Dying to save her life

Our database is for the most part representative of the accidents incurred by British and Irish railway workers around the time of the First World War. However, there are some gaps. Some reflect the particular administrative structures of the time: staff in the workshops weren’t covered in the Railway Inspectorate reports, something discussed in an earlier blog post. Some probably either reflect what the Inspectors regarded as important or what they felt they could achieve in the limited time they had for any given case. This might have meant that their attention was focused on the jobs which exposed workers to greater dangers – broadly speaking, the manual roles like track work, or shunting.

One effect of this might have been to focus on what were – at the time – understood as male roles. As a result, women are rather under-represented in our database. This is something we discussed when the first of our 3 female cases came up – and we return to now, for the second case.

Saughton station, c.1914. Courtesy National Library of Scotland Maps.

This one occurred on 9 July 1913 at Saughton station, on the North British Railway – now a suburb of Edinburgh, though at the time rather more secluded as the map demonstrates. Just after 9am foreman carriage cleaner Robert Watt and carriage cleaner Williamina Gardiner were standing between up south and down north running lines, waiting for the Dundee to Edinburgh train to pass over the connection between up north and up south lines.
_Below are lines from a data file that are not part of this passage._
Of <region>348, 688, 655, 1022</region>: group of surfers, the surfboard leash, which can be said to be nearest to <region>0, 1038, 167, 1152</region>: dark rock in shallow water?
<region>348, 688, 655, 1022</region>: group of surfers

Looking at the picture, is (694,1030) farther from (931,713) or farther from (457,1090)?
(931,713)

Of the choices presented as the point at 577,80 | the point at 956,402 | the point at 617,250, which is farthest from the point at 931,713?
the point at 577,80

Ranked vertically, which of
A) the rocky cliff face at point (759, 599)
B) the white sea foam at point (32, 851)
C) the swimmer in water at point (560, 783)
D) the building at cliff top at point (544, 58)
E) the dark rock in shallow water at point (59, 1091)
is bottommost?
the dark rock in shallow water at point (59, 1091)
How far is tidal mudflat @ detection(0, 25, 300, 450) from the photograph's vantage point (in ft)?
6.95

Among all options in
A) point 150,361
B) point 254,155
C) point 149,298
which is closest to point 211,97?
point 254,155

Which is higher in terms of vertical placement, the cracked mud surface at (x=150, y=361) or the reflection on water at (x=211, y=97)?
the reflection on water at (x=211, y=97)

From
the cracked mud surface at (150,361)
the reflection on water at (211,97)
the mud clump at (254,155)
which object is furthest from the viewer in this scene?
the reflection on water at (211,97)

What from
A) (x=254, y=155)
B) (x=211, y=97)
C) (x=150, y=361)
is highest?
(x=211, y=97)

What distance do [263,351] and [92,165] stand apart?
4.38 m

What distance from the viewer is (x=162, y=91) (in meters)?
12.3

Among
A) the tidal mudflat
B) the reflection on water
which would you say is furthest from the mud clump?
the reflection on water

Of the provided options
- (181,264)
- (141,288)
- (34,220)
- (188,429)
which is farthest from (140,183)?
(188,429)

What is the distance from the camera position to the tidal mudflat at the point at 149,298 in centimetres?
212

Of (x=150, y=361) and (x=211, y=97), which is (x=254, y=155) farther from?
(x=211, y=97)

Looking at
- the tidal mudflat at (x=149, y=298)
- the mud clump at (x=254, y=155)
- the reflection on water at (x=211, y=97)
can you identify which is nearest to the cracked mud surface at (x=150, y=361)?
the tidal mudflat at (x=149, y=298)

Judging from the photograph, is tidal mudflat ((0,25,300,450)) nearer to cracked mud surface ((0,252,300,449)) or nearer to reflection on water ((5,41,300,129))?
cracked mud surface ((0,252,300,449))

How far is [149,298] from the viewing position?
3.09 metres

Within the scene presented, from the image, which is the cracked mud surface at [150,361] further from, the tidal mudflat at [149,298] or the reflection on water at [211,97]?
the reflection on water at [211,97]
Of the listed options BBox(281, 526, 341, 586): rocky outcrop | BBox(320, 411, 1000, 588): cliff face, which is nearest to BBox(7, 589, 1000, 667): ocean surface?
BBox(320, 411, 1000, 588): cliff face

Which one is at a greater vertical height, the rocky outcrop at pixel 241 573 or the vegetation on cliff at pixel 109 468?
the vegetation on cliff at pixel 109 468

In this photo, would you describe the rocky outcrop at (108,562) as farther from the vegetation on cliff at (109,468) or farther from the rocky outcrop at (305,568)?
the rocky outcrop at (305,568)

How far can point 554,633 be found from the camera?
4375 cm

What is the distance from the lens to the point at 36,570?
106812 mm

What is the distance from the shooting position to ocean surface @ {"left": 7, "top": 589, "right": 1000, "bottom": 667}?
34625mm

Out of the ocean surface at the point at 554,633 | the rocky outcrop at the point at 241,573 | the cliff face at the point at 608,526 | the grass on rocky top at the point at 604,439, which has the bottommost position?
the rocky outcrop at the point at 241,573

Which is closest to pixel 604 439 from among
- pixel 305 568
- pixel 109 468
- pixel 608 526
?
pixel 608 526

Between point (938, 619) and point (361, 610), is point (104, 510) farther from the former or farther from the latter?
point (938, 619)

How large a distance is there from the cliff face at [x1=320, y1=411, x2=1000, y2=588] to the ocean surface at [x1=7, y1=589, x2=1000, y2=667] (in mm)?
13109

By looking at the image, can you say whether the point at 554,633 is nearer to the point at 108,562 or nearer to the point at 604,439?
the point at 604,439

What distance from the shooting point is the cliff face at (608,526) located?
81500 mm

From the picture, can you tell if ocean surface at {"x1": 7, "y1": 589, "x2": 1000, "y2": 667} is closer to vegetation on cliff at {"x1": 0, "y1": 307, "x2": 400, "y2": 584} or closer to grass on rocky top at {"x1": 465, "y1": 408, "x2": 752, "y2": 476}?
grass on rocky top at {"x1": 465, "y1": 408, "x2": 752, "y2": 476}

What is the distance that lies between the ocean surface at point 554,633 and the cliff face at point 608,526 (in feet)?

As it approached, Watt and Gardiner moved out of the way, but unaccountably, Gardiner ‘turned back and stepped on to the connection about five yards in front of the engine. Watt turned back and endeavoured to pull Mrs Gardiner clear of the connection, but both of them were struck by the engine and sustained fatal injuries.’

Inspector JH Armytage’s report noted that there was an old signal box to the south of the lines, used as a mess-room and store for the cleaners, and the pair were presumed to be making their way across the complex of tracks to get to the carriage sidings to the north of the  lines. Armytage’s presumption was that Gardiner mistook the route of the train and Watt ‘met his death while endeavouring to save Mrs Gardiner’s life.’ He went on: ‘It is satisfactory to learn that the Company have decided to erect a mess-room and store on the north side of the lines’ (1913 Quarter 3, Appendix B).

It is perhaps unsurprising that we have an accident involving carriage cleaners – yet another of the grades expected to work on the lines, sometimes including avoiding moving traffic when cleaning and sometimes when getting to or from work sites. And again reflecting some of the wider societal notions of what female railway workers might do, it is similarly unsurprising that our second female case involved a woman employed as a cleaner. As we extend the project into the interwar years, we will see if more women feature in our expanded database and what roles they performed.